Work order 1 →
Transcribe the PySpark sorting tutorial word for word, starting with "This tutorial will" and going on through "of 1 and 0])".
Work order 2 →
According to the PySpark sorting tutorial, what are its examples meant to explain? Answer in one to three sentences.

*** Opening Page excerpt ***

This tutorial will explain with examples on how to sort data within partitions based on specified column(s) in a dataframe.
sortWithinPartitions(*cols, ascending=True / ascending =[list of 1 and 0])
from pyspark.sql.functions import spark_partition_id
df = spark.read.csv("file:///path_to_files/csv_with_duplicates_and_nulls.csv",header=True).repartitionByRange(3,"db_id")
df = df.withColumn("partition#", spark_partition_id())
df.show()
+-----+---------+-------+----------+
|db_id| db_name|db_type|partition#|
+-----+---------+-------+----------+
| 12| Teradata| RDBMS| 0|
| 14|Snowflake|CloudDB| 0|
| 12| Teradata| RDBMS| 0|
| 15| Vertica| RDBMS| 1|
| 22| Mysql| null| 1|
| 50|Snowflake| RDBMS| 2|
| 51| null|CloudDB| 2|
+-----+---------+-------+----------+
df_update = df.sortWithinPartitions("db_id")
df_update.show()

*** Closing Page excerpt ***
*** Opening Information shown ***

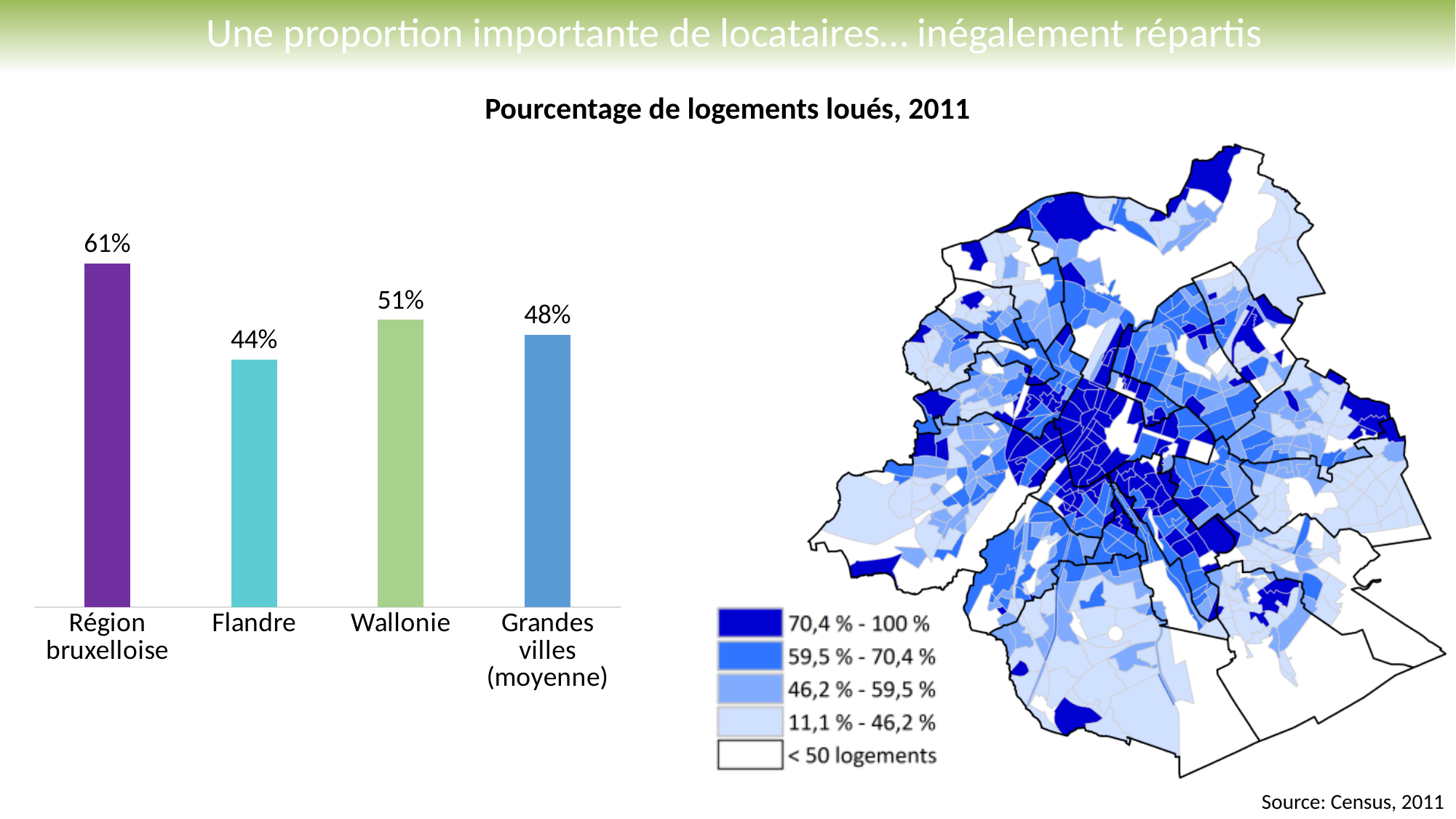
Which category has the highest value in the bar chart? Région bruxelloise Which category has the lowest value in the bar chart? Flandre Which is larger, the value for Wallonie or the value for Flandre? Wallonie What kind of chart is shown on the left of the slide? Bar chart What is the value for Flandre in the bar chart? 44% What is the title of the bar chart? Pourcentage de logements loués, 2011 What is the value for Grandes villes (moyenne) in the bar chart? 48% What is the value for Région bruxelloise in the bar chart? 61% What is the difference between the values for Wallonie and Grandes villes (moyenne)? 3% What is the difference between the values for Région bruxelloise and Flandre? 17% What is the value for Wallonie in the bar chart? 51% How many categories are shown in the bar chart? 4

*** Closing Information shown ***

Exercise result 1 →
This tutorial will explain with examples on how to sort data within partitions based on specified column(s) in a dataframe.
sortWithinPartitions(*cols, ascending=True / ascending =[list of 1 and 0])

Exercise result 2 →
The examples are meant to explain how to sort data within partitions of a dataframe based on one or more specified columns.